-The most popular movie
in 1933 was King Kong. But everyone in Hollywood was talking about that
scandalous movie with the gorgeous, young Austrian woman.
-Louis B. Mayer, of the
giant studio MGM, said she was the most beautiful woman in the world.
The film was banned practically everywhere, which of course made it even more
popular and valuable. Mussolini reportedly refused to sell his copy at
any price.
-The star of the film,
called Ecstasy, was Hedwig Kiesler. She said the secret of her beauty
was "to stand there and look stupid." In reality, Kiesler was
anything but stupid. She was a genius. She'd grown up as the
only child of a prominent Jewish banker. She was a math
prodigy. She excelled at science. As she grew
older, she became ruthless, using all the power her body and mind
gave her.
-Between the sexual
roles she played, her tremendous beauty, and the power of her
intellect, Kiesler would confound the men in her life including her six
husbands, two of the most ruthless dictators of the 20th century, and one of
the greatest movie producers in history.
-Her beauty made her rich
for a time. She is said to have made - and spent - $30
million in her life.
-But her greatest
accomplishment resulted from her intellect, and her invention continues to
shape the world we live in today.
-You see, this young Austrian starlet would take one of the most valuable
technologies ever developed right from under Hitler's nose. After fleeing
to America, she not only became a major Hollywood star, her name sits
on one of the most important patents ever granted by the U.S. Patent Office.
An insight into, why she
was what she was..
-At the time she made Ecstasy, Kiesler was married to one of the
richest men in Austria. Friedrich Mandl was Austria 's leading arms maker. His
firm would become a key supplier to the Nazis.

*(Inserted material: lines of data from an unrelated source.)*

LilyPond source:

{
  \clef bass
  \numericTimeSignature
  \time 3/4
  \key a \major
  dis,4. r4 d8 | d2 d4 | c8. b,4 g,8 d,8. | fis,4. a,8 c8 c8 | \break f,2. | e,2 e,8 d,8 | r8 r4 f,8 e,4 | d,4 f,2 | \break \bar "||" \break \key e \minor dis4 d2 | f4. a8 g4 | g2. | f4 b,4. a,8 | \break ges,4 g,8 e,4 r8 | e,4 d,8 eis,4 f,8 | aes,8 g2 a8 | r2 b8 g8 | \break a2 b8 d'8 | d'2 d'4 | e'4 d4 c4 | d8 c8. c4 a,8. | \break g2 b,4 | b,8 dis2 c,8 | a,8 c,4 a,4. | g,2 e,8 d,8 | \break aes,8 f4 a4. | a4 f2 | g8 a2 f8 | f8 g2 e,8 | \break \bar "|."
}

-Mandl used his beautiful young wife as a showpiece at important business
dinners with representatives of the Austrian, Italian, and German fascist
forces. One of Mandl's favorite topics at these gatherings - which included
meals with Hitler and Mussolini - was the technology surrounding
radio-controlled missiles and torpedoes.
-Wireless weapons offered far greater ranges than the wire-controlled
alternatives that prevailed at the time.
Developing the
technology..
But Kiesler cared far more about fighting the Nazis than about
making movies. At the height of her fame, in
1942, she developed a new kind of communications system,
optimized for sending coded messages that couldn't be "jammed."
She was building a system that would allow torpedoes and
guided bombs to always reach their targets. She was
building a system to kill Nazis.
By the 1940s, both the Nazis and the Allied forces were using the
kind of single-frequency radio-controlled technology Kiesler's ex-husband
had been peddling. The drawback of this technology was that
the enemy could find the appropriate frequency and "jam"
or intercept the signal, thereby interfering with the missile's intended
path.
Kiesler's key innovation was to "change the channel."
It was a way of encoding a message across a broad area of the
wireless spectrum. If one part of the spectrum was jammed, the
message would still get through on one of the other frequencies being
used. The problem was, she could not figure out how
to synchronize the frequency changes on both the receiver and the
transmitter. To solve the problem, she turned to perhaps
the world's first techno-musician, George Anthiel.
Anthiel was an acquaintance of Kiesler who achieved some notoriety
for creating intricate musical compositions. He synchronized his
melodies across twelve player pianos, producing stereophonic sounds no
one had ever heard before. Kiesler incorporated Anthiel's technology
for synchronizing his player pianos. Then, she was able
to synchronize the frequency changes between a weapon's receiver and its
transmitter.
On August 11, 1942, US Patent No. 2,292,387 was granted to Antheil
and "Hedy Kiesler Markey," which was Kiesler's married name at the
time.
How she continues to
be an inspiration..
Most of you won't recognize the name Kiesler. And no one
would remember the name Hedy Markey. But it's a fair bet that
anyone reading this of a certain age will remember one of the great
beauties of Hollywood's golden age - Hedy Lamarr.
That's the name Louis B Mayer gave to his prize actress.
That's the name his movie company made famous.
Meanwhile, almost no one knows Hedwig Kiesler – aka Hedy
Lamarr - was one of the great pioneers of wireless communications. Her
technology was developed by the U.S.Navy, which has used it ever since.
You are probably using Lamarr's technology, too. Her
patent sits at the foundation of "spread spectrum technology,"
which you use every day when you log on to a wi-fi network or make calls
with your Bluetooth-enabled phone. It lies at the heart of the
massive investments being made right now in so-called fourth-generation
"LTE" wireless technology. This next generation of cell
phones and cell towers will provide tremendous increases to wireless network
speed and quality, by spreading wireless signals across the entire
available spectrum. This kind of encoding is only possible using
the kind of frequency switching that Hedwig Kiesler invented.
And now you know the rest of the story.